Charles E. Collett

Personal information
- Born: March 19, 1903 San Francisco, United States
- Died: May 3, 1968 (aged 65) San Francisco, United States

Sport
- Sport: Water polo

= Charles E. Collett =

American water polo player and lawyer

Charles E. Collett (1903–1968) was an American water polo player and lawyer.
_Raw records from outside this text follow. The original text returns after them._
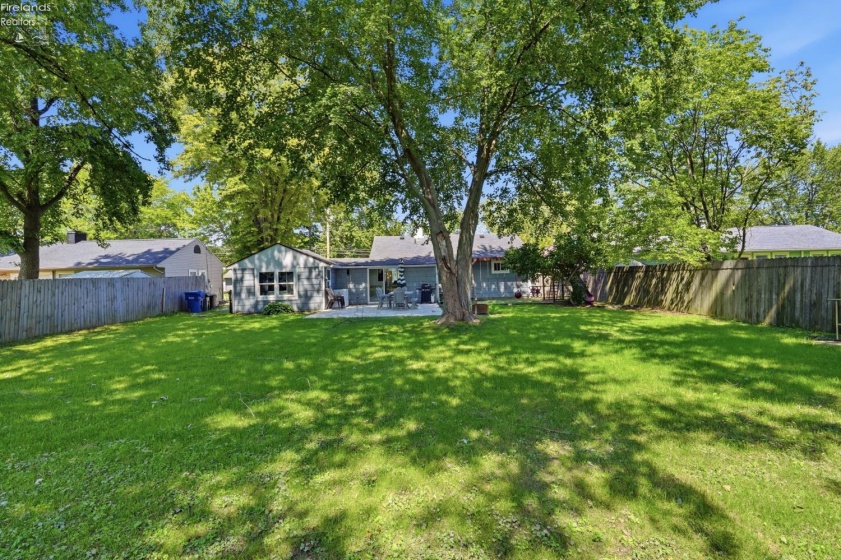 5213 Langfitt Street, Vermilion, 44089, 4 Bedrooms Bedrooms, ,2 BathroomsBathrooms,Residential,For Sale,Langfitt,20263365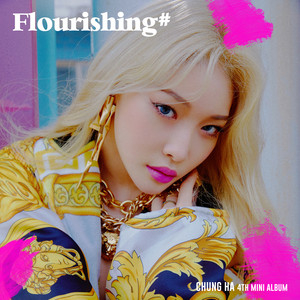 Download Lagu CHUNG HA - Chica MP3 Download Lagu CHUNG HA - Chica MP3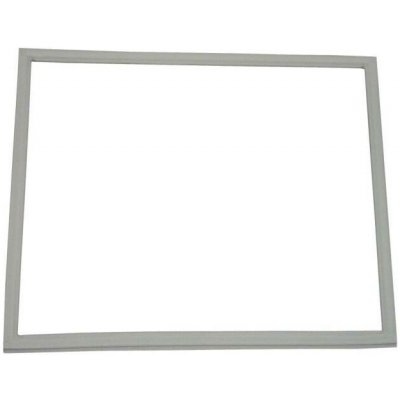 GORENJE 162629 Magnetické těsnění dveří chladničky – Sleviste.cz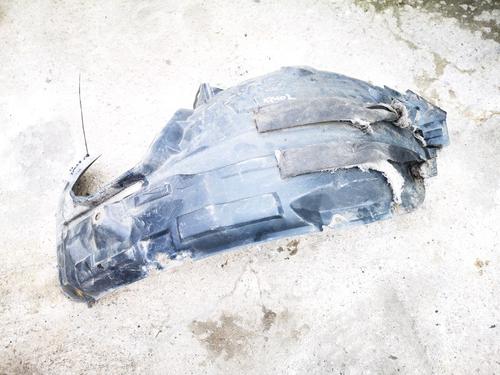 Used Wheel arch Wheel arch 35487384 35487384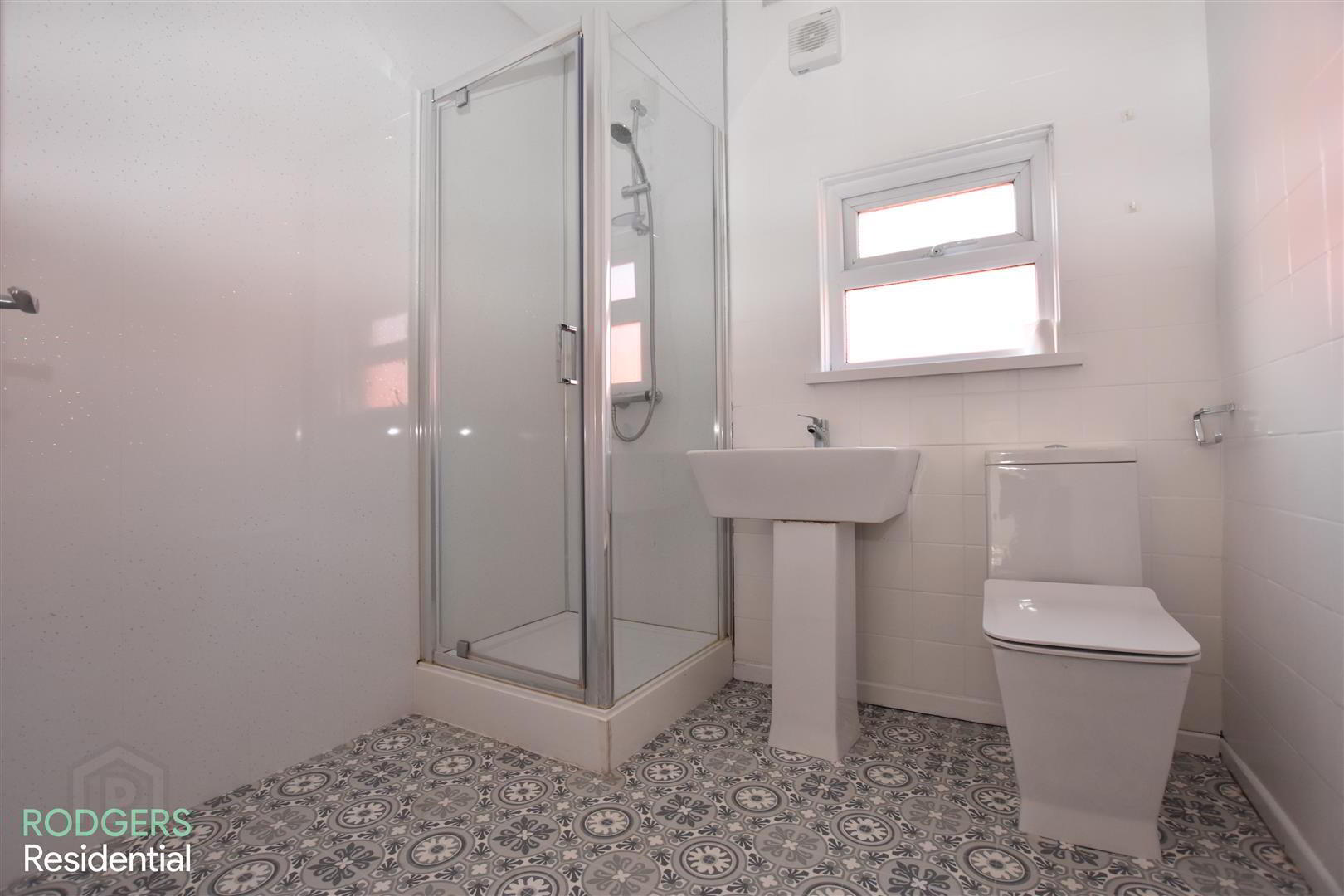 13 Lecale Street 8 of 8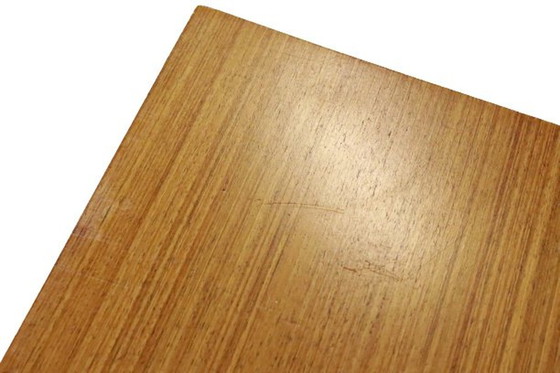 Image 1 of Stoneleigh dressoir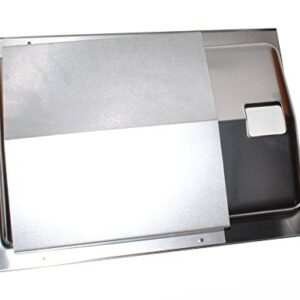 Weber #91354 Spirit Grease Tray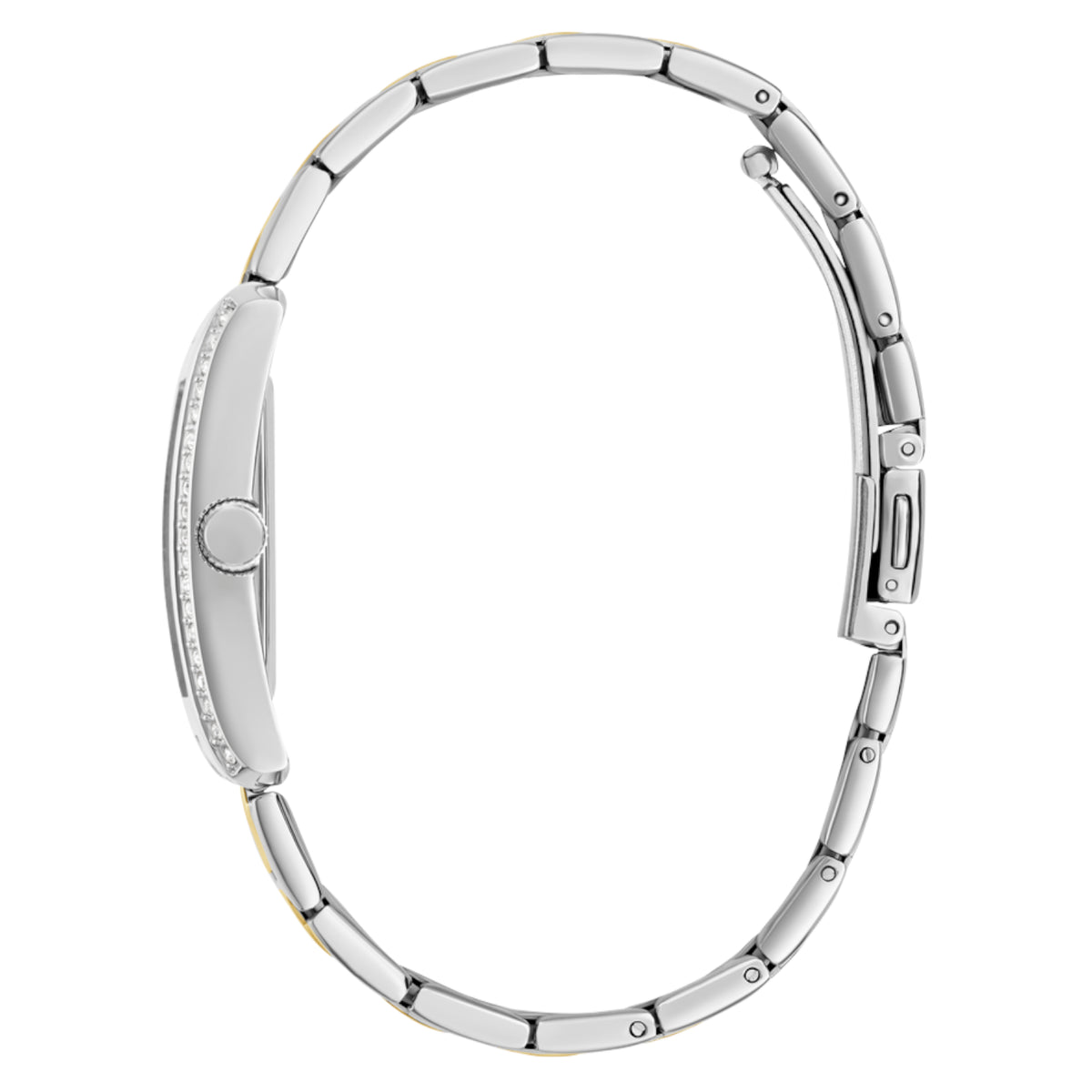 Guess Women's Watch GW0874L2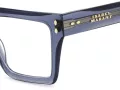 Isabel Marant IM 0175 PJP 51 Women glasses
Born in San Francisco, he became a member of the Olympic Club at the age of 12. Besides becoming an avid swimmer, his childhood included ferryboat rides to Marin and runs out to Stinson Beach along the Dipsea Trail. A musician, he played the alto saxophone and piano. He attended Polytechnic High School in San Francisco and then went on to Stanford where he received his BA degree. He was a member of the Delta Tau Delta fraternity there and captained the Stanford water polo team. He was selected for the US Olympics 1924 water polo team and came back with a bronze award for their performance. In 1982, he was inducted into the USA Water Polo Hall of Fame.

Upon graduating from Stanford, Mr. Collett attended Hastings Law School in San Francisco where he obtained his law degree. A member of the Bohemian Club, he pursued his interests in music and acting with the Club, participating in numerous performances at the Grove. He also performed in many venues around the Bay Area most notably the Mountain Theater on Mount Tamalpais. Mr. Collett enlisted in the US Navy during World War II and served as a lieutenant in the Pacific Campaign. He was on the ill-fated St. Lo escort carrier in the Battle of Leyte Gulf during which his ship was attacked and sunk by a Kamikaze fighter plane. He not only survived the subsequent ordeal but helped keep two injured men afloat and received the Bronze Star for his effort.

Mr. Collett served as the assistant US Attorney for the Ninth Circuit Court of Appeals. He fathered four children.